- [SOURCE TEXT]

··········

Diluted earnings per share and pro forma diluted earnings per share are based
upon the weighted average number of common shares outstanding during each
period, assuming the issuance of common shares for all dilutive potential common
shares outstanding during the period.
8. New Accounting Pronouncement
In June 1998, the Financial Accounting Standards Board issued Statement of
Financial Accounting Standards No. 133, "Accounting for Derivative Instruments
and Hedging Activities ("SFAS 133"). SFAS 133 will require the Company to record
all derivatives as assets or liabilities at fair value. The statement requires
that changes in the derivatives' fair value be recognized currently in earnings
unless specific hedge accounting criteria are met. SFAS 133 is effective for all
fiscal quarters of all fiscal years beginning after June 15, 2000. The impact of
SFAS 133 on the Company's financial statements will depend on a variety of
factors, including the extent of the Company's hedging activities, the types of
hedging instruments used and the effectiveness of such instruments. The effect
of adopting the statement is currently being evaluated.
Item 2. MANAGEMENT'S DISCUSSION AND ANALYSIS OF FINANCIAL
CONDITION AND RESULTS OF OPERATIONS
General
Empire is a distributor of value added, semi-finished aluminum
products. Consequently, Empire's sales volume has been, and will continue to be,
a function of its ongoing ability to secure quality aluminum products from its
suppliers. While the Company maintains long-term supply relationships with
several foreign mills, in the third quarter of 2000 one such supplier began full
scale production at a new facility and accounted for more than 50% of the
Company's purchases in that quarter.

··········

- [DATA EXCERPT]
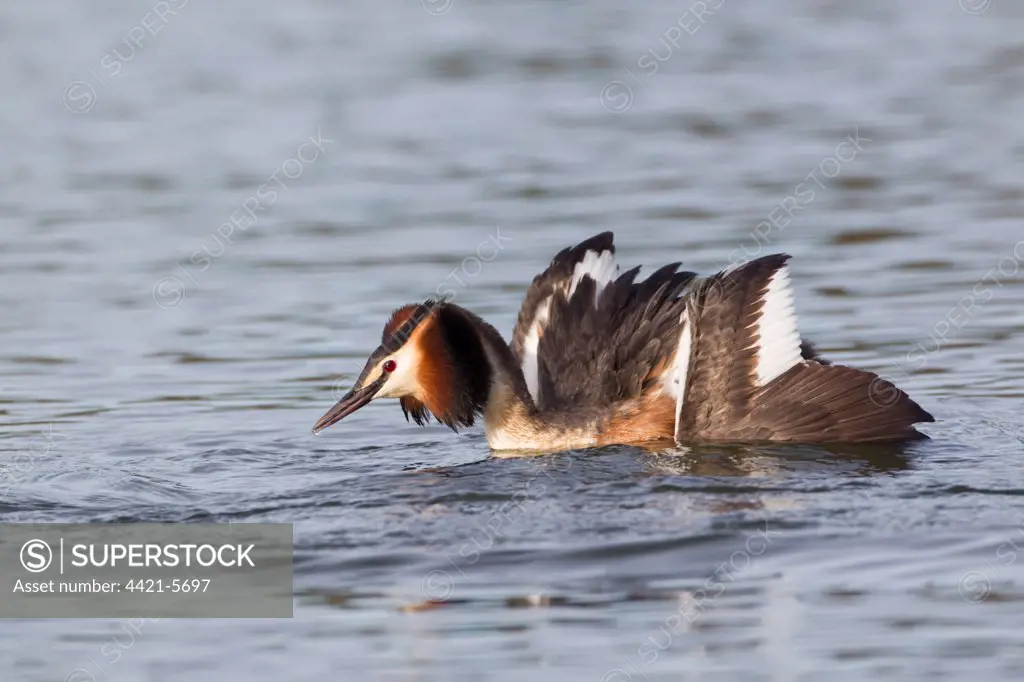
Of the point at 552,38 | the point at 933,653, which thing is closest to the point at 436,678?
the point at 933,653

··········

- [WHAT TO PRODUCE] Repeat the filing text above word for word, starting at "Diluted earnings per share and" and stopping after "during the period.".

- [WRITTEN ANSWER]
Diluted earnings per share and pro forma diluted earnings per share are based
upon the weighted average number of common shares outstanding during each
period, assuming the issuance of common shares for all dilutive potential common
shares outstanding during the period.